§ **What is asked**:
Answer these from the leadership column on team personality styles below:
(a) Which style of leader, according to Step 1, wants to get through a crisis as fast as possible?
(b) What does the column name as the greatest fear of 'D' styles?
(c) In which room does the high 'I' teammate work from home?

In my last column I discussed how, in a crisis, we can all slip into knee-jerk reactions. Like the reactions of the world to the Omicron variant. Clearly, we can make things a whole lot worse by reacting too soon. Some understanding of the different styles of the team members is really useful in crafting the right sort of reaction.
Here is my 10-Step Plan on how to collaborate with the different personality styles:
Step 1: Slow down or speed up the pace
Leaders need to slow down or speed up the pace, depending on your and your team's personality styles. This doesn’t mean not being proactive in coming up with solutions; it means as a leader you want to keep the pace of your team even. Many times, ‘D’-style leaders come into a crisis and want to get through it as fast as they can. They want to move quickly and be decisive. While ‘C’ or ‘S’ leaders will slow things down to analyse and plan things out. However, you have to remember it’s not the speed with which you cross the finish line; it’s the speed in which your team crosses the finish line.
What tactics are you using to keep with the pace of your team?
Step 2: Inspire others, your words matter
Years ago, someone had said to me, “Teresa, believe it or not, people really do listen to what you say and how you say it. Your tone, as much as your words, can be convincing and motivating if you choose them to be. If you say things the wrong way, or in a harsh tone, it really impacts people in a negative way. Your words have a lot more power than you might realise.”
This really made me stop and think. I had thought nobody even cared what I said, much less the way I said it. It hit me that my words and how I use them really do matter to the people around me. I work on this daily and try to make a point to give encouraging words to my team, family, or anyone I come in contact with, and it does make a difference!
Your words really do matter, so try to use them to encourage and inspire others.
What phrases do you use or what actions do you take to inspire your team?
Step 3: Trust vs control
The type of leader you are can influence your followers for good or for bad. Are you an anchor during the storm, or are you adding to the stress and anxiety of your team? Take a moment to assess how well you know your team and what they need from you as a leader, especially during times when stress is particularly high. How does your leadership style influence them in the short term? How about the long-term?
Which type of leader are you?
Step 4: Understand your team
If your team are working remotely, they might not be working as collaboratively as they do sitting near each other in the office. There, they could easily just lean over or walk down the passage to talk to one another. Understanding your team will help you be able to strategise quickly to get them collaborating well virtually, too.
Once you understand your team, how they react under stress and what they’re passionate about or what things motivate them, then you can analyse their needs.
How well do you understand and know your team?
Step 5: Analyse the needs
If you understand your team, you can analyse their needs.
Different DISC styles handle this current crisis differently:
‘D’ styles, having nothing else to do outside their home or nowhere to go, are continuing to dive into their work. They need to feel in control of something, as their greatest fear is being taken advantage of.
‘I’ styles have a fear of rejection, and they need to be in social environments. For example, our high ‘I’ teammate is working from home in his living room, with the TV on and kids running around behind him. If he didn’t have that social environment around him, he might go through withdrawal.

§ **Data records**:
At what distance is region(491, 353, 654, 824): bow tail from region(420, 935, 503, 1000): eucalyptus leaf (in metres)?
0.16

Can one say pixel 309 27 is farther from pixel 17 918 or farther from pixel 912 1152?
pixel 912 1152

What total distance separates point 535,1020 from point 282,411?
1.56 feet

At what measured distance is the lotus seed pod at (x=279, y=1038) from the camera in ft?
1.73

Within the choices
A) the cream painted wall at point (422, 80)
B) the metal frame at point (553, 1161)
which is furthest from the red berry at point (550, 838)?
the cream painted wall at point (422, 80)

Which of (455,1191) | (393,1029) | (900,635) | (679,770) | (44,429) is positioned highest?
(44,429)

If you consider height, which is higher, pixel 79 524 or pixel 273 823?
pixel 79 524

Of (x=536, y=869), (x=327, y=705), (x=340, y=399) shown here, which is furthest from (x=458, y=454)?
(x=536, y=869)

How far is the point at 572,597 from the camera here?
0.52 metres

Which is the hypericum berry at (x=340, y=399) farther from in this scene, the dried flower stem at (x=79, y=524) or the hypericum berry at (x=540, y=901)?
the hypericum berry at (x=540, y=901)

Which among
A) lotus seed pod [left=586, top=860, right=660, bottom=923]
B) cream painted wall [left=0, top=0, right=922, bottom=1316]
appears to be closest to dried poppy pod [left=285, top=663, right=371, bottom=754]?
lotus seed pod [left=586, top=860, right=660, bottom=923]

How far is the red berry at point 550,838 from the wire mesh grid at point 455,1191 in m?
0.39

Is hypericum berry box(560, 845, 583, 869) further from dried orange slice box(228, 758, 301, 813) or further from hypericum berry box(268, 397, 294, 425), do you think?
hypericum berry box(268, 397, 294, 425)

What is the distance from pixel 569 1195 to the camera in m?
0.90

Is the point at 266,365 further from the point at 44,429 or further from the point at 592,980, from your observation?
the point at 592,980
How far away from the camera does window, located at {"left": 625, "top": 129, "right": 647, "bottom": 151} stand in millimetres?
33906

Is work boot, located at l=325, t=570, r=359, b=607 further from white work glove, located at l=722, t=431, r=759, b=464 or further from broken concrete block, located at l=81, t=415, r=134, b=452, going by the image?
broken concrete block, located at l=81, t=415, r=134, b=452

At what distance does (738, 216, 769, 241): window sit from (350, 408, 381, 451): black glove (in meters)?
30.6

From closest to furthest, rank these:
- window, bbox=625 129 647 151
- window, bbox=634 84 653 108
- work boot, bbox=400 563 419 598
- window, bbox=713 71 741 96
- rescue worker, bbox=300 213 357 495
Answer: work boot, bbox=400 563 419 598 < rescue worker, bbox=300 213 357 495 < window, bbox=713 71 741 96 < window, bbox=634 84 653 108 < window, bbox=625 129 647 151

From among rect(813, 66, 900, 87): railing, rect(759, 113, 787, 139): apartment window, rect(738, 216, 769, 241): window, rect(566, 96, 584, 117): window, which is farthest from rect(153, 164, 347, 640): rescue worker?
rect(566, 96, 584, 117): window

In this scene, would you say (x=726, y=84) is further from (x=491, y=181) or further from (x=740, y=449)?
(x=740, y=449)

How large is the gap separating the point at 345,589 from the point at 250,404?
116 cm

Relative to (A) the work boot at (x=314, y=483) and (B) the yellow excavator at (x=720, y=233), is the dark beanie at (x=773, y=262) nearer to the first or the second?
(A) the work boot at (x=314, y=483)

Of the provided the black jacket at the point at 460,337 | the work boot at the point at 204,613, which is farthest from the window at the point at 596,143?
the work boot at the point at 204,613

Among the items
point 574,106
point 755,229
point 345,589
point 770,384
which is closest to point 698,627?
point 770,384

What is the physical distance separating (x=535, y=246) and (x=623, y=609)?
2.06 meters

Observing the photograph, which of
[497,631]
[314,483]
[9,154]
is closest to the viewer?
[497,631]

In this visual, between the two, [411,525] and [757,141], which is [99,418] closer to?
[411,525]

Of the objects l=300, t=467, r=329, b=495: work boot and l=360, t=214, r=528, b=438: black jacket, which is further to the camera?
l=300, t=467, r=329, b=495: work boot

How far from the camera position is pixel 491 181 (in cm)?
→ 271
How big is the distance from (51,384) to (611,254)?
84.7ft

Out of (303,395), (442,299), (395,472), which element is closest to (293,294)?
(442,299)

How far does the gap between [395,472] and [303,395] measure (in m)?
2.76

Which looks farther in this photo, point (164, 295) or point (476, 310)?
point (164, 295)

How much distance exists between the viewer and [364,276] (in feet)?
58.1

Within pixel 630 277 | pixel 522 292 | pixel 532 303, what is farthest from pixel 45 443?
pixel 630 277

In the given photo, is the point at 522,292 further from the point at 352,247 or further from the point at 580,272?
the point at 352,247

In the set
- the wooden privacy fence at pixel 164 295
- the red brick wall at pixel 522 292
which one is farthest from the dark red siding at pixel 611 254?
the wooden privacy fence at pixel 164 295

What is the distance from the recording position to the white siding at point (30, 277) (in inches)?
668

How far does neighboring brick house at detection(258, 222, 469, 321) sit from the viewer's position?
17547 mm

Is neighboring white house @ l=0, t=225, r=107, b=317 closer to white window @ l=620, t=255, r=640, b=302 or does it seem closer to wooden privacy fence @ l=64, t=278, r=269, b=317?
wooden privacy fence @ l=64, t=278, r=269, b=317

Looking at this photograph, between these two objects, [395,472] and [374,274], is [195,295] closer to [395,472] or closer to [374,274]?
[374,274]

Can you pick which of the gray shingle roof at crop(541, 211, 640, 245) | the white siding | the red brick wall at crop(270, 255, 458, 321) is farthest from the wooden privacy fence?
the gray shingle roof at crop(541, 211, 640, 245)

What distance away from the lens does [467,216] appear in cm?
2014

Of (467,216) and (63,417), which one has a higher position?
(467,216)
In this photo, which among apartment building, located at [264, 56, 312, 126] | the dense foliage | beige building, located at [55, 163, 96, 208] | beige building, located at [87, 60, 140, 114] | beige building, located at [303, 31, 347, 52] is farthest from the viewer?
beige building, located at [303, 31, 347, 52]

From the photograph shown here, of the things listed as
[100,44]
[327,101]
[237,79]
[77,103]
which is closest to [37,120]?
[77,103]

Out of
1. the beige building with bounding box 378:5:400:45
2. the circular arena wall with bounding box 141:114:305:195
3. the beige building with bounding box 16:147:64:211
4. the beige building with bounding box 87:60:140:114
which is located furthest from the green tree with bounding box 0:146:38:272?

§ **Result of this exercise**:
(a) 'D'-style leaders.
(b) Being taken advantage of.
(c) His living room.